-stacking building shapes of your city @
The question underlying this project is: what type of building shapes compose your city? How can we measure it?
Firstly, the project stores thousands of building shapes from OpenStreetMap. Then, it uses algorithms to evaluate the shape of the buildings according orthogonality, dispersion, angular variation, edge variation, etc. With this analysis it normalizes all building shapes (so they end up with the same area) and creates a ranking. The examples below use dispersion criteria, so the ranking starts in the bottom left with the most compact buildings (usually, circular or regular polygons), then it fill each row with buildings less and less compact. The final layout was largely influenced by the clustering presentation of les villes rangees, so that the original map is presented side by side with the stacked shapes.
The interesting aspect of the project is that it work in different scales. From a certain distance the stack form a general pattern in which different cities can be analysed. For instance, note how Brasilia’s stack looks like a very ordered sequence of horizontal lines composed by rectangular buildings. These lines are occasionally interrupted by unexpected strange buildings. In opposition, European cities have a variety of building types in public and private sphere, so the ranking is much more diverse.

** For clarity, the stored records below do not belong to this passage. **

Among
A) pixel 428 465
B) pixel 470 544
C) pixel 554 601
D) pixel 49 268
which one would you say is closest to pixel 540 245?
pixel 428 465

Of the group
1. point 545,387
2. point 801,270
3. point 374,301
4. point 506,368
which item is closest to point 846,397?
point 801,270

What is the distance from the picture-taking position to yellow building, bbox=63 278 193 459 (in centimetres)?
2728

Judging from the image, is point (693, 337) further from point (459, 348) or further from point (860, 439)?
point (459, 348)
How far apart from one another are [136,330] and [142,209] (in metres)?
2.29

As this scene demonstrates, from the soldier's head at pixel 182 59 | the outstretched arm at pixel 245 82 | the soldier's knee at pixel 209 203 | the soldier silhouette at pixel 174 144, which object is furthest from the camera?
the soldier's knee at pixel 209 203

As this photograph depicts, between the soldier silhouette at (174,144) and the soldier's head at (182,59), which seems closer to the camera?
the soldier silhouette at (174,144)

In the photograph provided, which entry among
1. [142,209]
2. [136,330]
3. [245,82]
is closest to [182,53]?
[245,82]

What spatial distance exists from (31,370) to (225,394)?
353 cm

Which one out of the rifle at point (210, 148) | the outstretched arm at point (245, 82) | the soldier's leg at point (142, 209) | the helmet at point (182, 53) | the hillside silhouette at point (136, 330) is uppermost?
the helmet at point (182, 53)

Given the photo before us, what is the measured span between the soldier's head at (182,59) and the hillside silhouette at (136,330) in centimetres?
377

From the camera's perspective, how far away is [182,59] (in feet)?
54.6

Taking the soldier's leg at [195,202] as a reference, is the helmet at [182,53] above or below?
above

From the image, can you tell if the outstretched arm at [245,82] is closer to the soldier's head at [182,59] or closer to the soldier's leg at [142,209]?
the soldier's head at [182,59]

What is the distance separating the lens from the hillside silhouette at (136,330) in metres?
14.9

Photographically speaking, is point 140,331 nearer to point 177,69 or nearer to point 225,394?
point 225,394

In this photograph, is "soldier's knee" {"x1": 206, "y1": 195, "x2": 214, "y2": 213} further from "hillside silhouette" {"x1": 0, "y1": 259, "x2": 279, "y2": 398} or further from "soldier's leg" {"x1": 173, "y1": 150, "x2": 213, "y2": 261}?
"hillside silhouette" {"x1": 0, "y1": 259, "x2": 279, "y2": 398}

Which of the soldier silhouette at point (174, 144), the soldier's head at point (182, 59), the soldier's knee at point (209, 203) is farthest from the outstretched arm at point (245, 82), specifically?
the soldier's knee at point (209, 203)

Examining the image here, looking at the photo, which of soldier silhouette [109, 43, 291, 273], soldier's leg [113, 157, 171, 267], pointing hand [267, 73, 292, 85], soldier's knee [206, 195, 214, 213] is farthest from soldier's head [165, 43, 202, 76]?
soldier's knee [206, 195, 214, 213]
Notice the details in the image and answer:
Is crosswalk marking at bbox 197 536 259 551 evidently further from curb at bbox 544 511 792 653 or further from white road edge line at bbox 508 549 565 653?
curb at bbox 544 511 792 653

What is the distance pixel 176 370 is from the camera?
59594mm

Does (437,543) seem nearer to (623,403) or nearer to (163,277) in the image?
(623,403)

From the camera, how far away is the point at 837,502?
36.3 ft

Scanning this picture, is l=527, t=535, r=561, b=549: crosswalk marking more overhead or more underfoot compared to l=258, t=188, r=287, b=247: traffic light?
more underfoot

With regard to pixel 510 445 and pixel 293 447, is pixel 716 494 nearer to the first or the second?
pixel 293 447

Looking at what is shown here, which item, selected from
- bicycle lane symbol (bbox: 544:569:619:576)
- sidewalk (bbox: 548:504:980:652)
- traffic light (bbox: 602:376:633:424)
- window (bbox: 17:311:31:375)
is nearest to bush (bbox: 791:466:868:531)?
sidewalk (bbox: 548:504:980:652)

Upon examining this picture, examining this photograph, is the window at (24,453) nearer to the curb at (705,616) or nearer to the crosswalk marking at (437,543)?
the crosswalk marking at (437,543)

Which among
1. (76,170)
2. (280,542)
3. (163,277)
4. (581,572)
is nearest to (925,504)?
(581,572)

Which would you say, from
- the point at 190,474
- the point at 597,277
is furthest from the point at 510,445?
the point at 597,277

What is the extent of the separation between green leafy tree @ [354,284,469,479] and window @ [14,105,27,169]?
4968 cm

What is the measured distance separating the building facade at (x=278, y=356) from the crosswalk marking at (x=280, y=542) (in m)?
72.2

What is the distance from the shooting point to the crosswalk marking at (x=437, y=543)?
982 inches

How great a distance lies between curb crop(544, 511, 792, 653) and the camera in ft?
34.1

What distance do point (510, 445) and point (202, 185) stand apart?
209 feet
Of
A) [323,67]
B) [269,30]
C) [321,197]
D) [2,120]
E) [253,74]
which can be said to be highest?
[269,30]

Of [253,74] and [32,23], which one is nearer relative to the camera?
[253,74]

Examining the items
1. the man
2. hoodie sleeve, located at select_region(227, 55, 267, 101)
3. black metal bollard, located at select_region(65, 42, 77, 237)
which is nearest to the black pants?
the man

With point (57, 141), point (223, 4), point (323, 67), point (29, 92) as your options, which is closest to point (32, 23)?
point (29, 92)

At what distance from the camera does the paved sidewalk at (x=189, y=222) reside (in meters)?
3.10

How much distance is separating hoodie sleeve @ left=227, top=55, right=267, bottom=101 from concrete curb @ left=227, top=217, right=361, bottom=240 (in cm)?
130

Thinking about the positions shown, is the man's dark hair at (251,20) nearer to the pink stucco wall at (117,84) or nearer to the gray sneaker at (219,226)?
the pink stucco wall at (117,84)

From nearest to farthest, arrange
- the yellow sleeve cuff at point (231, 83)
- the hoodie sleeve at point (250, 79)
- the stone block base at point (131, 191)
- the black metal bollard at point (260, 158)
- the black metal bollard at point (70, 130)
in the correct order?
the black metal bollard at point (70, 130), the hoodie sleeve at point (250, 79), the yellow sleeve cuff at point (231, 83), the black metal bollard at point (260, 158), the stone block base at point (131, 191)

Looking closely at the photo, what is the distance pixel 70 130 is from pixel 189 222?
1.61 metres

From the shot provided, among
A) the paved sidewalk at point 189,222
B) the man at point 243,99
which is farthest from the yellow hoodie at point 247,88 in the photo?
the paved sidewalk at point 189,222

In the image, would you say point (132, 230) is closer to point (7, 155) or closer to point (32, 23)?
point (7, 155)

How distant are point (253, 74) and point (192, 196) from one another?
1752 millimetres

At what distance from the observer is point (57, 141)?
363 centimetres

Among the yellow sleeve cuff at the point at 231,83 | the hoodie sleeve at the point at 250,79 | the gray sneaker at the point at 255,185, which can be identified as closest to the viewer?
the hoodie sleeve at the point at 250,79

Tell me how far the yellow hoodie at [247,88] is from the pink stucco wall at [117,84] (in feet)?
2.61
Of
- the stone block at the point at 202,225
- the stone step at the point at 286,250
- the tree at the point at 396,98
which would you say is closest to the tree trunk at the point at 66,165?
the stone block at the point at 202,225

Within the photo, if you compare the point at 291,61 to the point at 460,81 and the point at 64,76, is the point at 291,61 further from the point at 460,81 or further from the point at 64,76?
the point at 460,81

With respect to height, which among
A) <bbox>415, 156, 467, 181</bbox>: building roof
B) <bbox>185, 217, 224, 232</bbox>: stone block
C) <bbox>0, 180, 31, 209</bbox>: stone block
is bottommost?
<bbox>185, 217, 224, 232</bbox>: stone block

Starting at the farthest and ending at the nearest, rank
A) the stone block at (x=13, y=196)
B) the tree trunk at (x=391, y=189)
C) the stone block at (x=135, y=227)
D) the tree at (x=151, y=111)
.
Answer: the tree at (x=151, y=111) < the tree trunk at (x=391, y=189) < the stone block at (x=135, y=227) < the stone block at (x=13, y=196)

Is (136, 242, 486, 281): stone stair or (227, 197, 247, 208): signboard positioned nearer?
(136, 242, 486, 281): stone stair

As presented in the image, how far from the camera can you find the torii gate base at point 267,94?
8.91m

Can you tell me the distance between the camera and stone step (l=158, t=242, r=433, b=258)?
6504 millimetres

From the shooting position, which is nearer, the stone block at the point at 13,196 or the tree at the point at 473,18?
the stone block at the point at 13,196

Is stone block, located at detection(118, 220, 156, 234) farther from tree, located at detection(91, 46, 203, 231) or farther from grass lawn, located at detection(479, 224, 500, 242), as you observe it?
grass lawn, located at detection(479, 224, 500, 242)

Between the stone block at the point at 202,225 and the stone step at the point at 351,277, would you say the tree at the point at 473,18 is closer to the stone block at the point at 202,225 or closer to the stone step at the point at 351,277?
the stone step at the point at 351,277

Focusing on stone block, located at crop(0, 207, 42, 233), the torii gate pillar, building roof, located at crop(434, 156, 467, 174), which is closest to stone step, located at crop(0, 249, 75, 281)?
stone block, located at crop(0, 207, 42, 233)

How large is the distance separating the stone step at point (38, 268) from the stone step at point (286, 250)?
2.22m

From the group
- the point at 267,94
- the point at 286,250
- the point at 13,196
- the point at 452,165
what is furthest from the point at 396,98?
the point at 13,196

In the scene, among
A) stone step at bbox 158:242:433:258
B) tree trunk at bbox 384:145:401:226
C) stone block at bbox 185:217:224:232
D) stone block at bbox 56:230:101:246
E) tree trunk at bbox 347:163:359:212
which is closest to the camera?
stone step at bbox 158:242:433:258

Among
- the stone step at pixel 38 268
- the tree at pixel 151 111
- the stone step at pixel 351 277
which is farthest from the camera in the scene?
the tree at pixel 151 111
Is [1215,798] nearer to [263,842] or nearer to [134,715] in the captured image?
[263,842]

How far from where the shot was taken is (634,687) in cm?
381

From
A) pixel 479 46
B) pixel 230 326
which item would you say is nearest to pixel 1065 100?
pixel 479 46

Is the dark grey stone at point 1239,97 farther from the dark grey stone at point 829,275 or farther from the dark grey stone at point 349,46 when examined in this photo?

Besides, if you zoom in you’ll see that all the buildings are decontextualized (not connected to urban tissue and with the same size as all the others). So you can look at them as living beings on their owns, with a specific geometry (or maybe with the same geometry of dozens neighbours). In the case of Brasilia, the “outlaw” buildings are lost in the middle of the rectangular neighbours.
I’ll use this project as the base for the final project, incorporating interaction, shape comparison and other features.